# WHAT IS NEEDED
Retype the text of every entry below word for word, omitting the pictures.

= = = =

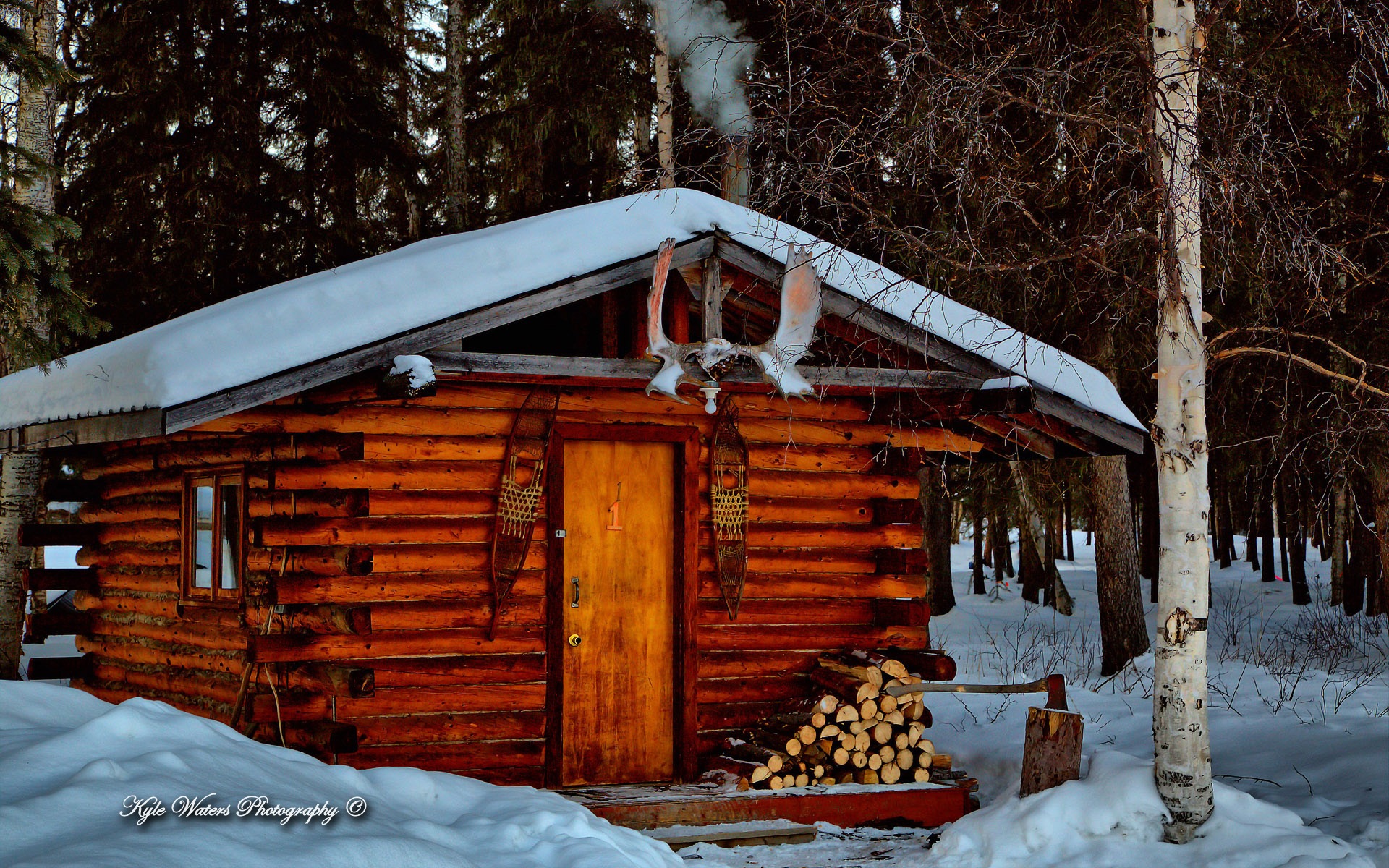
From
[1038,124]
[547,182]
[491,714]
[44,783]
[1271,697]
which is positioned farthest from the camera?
[547,182]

= = = =

# ANSWER IN FULL
From
[1038,124]
[547,182]
[491,714]
[44,783]
[1271,697]
which is positioned farthest from the camera?
[547,182]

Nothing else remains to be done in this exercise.